> **Data provided**:
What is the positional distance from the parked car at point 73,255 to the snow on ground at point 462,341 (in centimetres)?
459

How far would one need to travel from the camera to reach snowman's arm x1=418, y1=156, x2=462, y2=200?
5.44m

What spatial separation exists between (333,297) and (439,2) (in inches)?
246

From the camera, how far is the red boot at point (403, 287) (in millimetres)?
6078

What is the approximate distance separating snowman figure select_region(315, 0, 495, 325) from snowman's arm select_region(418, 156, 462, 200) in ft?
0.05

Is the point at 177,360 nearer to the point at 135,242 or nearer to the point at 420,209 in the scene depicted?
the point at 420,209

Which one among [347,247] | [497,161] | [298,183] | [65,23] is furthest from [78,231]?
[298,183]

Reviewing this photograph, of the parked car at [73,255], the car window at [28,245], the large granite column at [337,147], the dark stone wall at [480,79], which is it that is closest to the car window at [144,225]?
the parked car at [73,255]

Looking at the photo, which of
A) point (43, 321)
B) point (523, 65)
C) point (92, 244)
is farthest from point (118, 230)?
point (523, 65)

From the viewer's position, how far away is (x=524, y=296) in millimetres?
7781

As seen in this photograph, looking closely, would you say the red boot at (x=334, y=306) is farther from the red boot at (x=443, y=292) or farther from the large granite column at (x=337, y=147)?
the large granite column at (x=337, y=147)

> **Your task**:
Write out all of the records above again, word for word and in the same order.

> **Solution for this task**:
What is the positional distance from the parked car at point 73,255 to the snow on ground at point 462,341 (in centimetres)?
459

How far would one need to travel from the camera to reach snowman's arm x1=418, y1=156, x2=462, y2=200?
5.44m

What spatial separation exists between (333,297) and (439,2) (in inches)?
246

From the camera, how far is the red boot at point (403, 287) (in millimetres)?
6078

What is the approximate distance separating snowman figure select_region(315, 0, 495, 325) from snowman's arm select_region(418, 156, 462, 200) in ft?
0.05

Is the point at 177,360 nearer to the point at 135,242 or nearer to the point at 420,209 in the scene depicted?
the point at 420,209

Which one among [347,247] | [497,161] | [298,183] | [65,23] is furthest from [78,231]?
[298,183]

Reviewing this photograph, of the parked car at [73,255], the car window at [28,245], the large granite column at [337,147], the dark stone wall at [480,79], which is it that is closest to the car window at [144,225]?
the parked car at [73,255]

Looking at the photo, which of
A) point (43, 321)
B) point (523, 65)
C) point (92, 244)
is farthest from point (118, 230)?
point (523, 65)

From the viewer's position, how far away is (x=524, y=296) in millimetres?
7781

As seen in this photograph, looking closely, would you say the red boot at (x=334, y=306) is farther from the red boot at (x=443, y=292) or farther from the large granite column at (x=337, y=147)?
the large granite column at (x=337, y=147)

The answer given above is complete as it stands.